| WHAT YOU WILL DO |
- 1) Write out the forum post about reading the Iliad again, starting with "The Odyssey was" and going on through "guess - vocabulary.", with "interesting" swapped for "enjoyable".
- 2) Copy each line of the rows that contains the string "this". Matches must have the same uppercase and lowercase letters.

## begin QUOTED TEXT

Postby Nogon » Fri Mar 24, 2023 7:56 am

kundalini wrote:The battle scenes are definitely easier to read

kundalini wrote:Read to 11.458. More battle scenes.

Sounds like the Iliad. You are reading the Iliad, aren't you? Many years ago I read it in translation. I still vividly remember the boredom it gave me, and my exasperation each time I encountered the phrase "und die Waffen fielen rasselnd zu Boden" (something like "and the weapons fell clatteringly to the ground"). I'm sure you know that phrase by heart now, given the incredible amount of people dying in battles and their weapons falling to the ground together with themselves.
The Odyssey was a more interesting read, but I guess it would be harder to read for a learner, just because of its more varying plot and - I guess - vocabulary.
1 x
Assimil French : 65 / 113
Active wave : 15 / 113

kundalini
Orange Belt
Posts: 112
Joined: Sun Jan 24, 2021 8:17 pm
Languages: English (C), Greek (low intermediate)

## end QUOTED TEXT
## begin STORED DATA

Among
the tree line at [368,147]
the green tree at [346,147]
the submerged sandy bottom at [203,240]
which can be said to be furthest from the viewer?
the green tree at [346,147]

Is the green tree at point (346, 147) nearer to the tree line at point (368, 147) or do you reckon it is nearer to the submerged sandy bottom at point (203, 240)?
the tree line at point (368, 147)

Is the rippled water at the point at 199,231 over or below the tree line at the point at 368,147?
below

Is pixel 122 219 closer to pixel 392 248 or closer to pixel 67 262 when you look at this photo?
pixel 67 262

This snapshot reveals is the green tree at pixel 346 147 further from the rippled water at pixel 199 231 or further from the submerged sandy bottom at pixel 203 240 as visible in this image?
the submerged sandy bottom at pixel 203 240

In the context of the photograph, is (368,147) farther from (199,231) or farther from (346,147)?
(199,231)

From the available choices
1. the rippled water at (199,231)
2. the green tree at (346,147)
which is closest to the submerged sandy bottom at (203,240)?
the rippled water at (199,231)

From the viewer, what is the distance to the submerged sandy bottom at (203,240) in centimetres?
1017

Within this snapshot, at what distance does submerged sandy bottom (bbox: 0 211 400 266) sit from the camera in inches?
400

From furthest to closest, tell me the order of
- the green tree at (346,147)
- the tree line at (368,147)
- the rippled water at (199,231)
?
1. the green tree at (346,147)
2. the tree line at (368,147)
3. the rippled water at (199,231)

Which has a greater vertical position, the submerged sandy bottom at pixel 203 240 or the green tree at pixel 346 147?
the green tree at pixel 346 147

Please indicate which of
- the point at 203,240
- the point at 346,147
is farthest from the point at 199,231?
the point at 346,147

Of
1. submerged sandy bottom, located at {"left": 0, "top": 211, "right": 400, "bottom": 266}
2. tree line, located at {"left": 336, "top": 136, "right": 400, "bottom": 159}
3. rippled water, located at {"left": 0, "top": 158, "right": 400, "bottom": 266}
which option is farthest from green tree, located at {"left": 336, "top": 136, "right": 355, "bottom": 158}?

## end STORED DATA
## begin STORED DATA

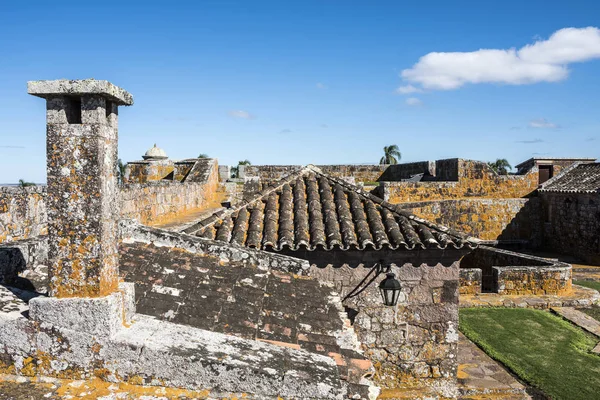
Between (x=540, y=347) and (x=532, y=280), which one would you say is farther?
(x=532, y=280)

## end STORED DATA

| ANSWER SET |
- 1)
The Odyssey was a more enjoyable read, but I guess it would be harder to read for a learner, just because of its more varying plot and - I guess - vocabulary.

- 2)
Is pixel 122 219 closer to pixel 392 248 or closer to pixel 67 262 when you look at this photo?
This snapshot reveals is the green tree at pixel 346 147 further from the rippled water at pixel 199 231 or further from the submerged sandy bottom at pixel 203 240 as visible in this image?
Within this snapshot, at what distance does submerged sandy bottom (bbox: 0 211 400 266) sit from the camera in inches?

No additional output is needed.